David Hasselhoff stands at the railing of Baywatch Lifeguard Headquarters and takes a moment to contemplate the vista before him. The Pacific Ocean. One of the few things arguably bigger than the TV show he stars in.

But Hasselhoff's musings are cut short by a voice ringing out from the real lifeguard office a wall away. The real lifeguard asks Hasselhoff to move back on the deck a few steps and please not block the view: Real bathers are down there on the beach, after all, real lives are at stake and, as the ``Baywatch'' theme plainly states the lifeguard's creed, ``I won't let you out of my sight.''

``Oh, sorry,'' says Hasselhoff. Anyhow, he has to go film his next scene for the syndicated series. He can't keep a worldwide audience of 1 billion viewers in more than 140 countries waiting. (The program airs Saturdays at 7 p.m. on WSLS-Channel 10.)

So unfolds another day of ``Baywatch'' at Will Rogers Beach, where Sunset Boulevard dead-ends into the Pacific Coast Highway just up from Santa Monica, and where, most every weekday from June to December, real life co-exists with a parallel universe: the reassuring, romanticized ``Baywatch'' version, headed up by Hasselhoff.

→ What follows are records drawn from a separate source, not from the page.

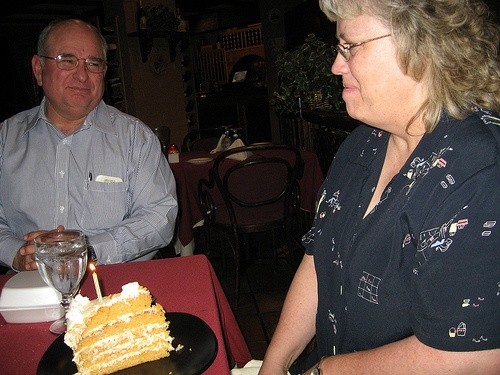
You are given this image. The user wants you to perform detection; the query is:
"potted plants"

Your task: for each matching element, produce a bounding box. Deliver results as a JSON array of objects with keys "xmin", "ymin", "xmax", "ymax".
[{"xmin": 270, "ymin": 34, "xmax": 346, "ymax": 114}]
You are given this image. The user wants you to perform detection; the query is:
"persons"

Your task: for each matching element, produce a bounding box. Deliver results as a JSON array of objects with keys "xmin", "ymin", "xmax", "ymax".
[
  {"xmin": 258, "ymin": 0, "xmax": 500, "ymax": 375},
  {"xmin": 0, "ymin": 20, "xmax": 179, "ymax": 272}
]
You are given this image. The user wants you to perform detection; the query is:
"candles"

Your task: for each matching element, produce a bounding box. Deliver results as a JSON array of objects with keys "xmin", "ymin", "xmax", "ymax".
[{"xmin": 89, "ymin": 263, "xmax": 103, "ymax": 303}]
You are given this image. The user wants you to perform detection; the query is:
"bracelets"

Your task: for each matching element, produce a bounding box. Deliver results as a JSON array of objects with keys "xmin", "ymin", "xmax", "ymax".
[
  {"xmin": 82, "ymin": 235, "xmax": 97, "ymax": 261},
  {"xmin": 310, "ymin": 356, "xmax": 326, "ymax": 375}
]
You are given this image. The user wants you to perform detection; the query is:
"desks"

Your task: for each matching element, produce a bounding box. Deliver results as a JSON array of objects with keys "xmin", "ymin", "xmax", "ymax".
[
  {"xmin": 0, "ymin": 254, "xmax": 253, "ymax": 375},
  {"xmin": 166, "ymin": 144, "xmax": 325, "ymax": 257}
]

At 42, he plays Lt. Mitch Buchannon of the Los Angeles County beach patrol and hunky den father to the buffed and full-chested younger men and women who serve in his command. Under Buchannon's leadership, they save lives, catch rays, offer moral lessons, preen and radiate unconsummated sexual vibes - much of this in arty slow-motion with a rock beat.

At the moment, Hasselhoff is costumed only in his red lifeguard trunks as he withdraws into the make-believe Baywatch office to film a scene with Pamela Anderson, who plays lifeguard C.J. Parker.

``Father Ryan told me he's thinking of leaving the priesthood,'' C.J. will confide to Mitch, ``and I'm afraid it's because he's fallen in love with me.''

Meanwhile, in the real command post, a barechested hunk in red trunks similar to Hasselhoff's curls twin 30-pound barbells, left, right, back and forth, as he scans the water and the beach.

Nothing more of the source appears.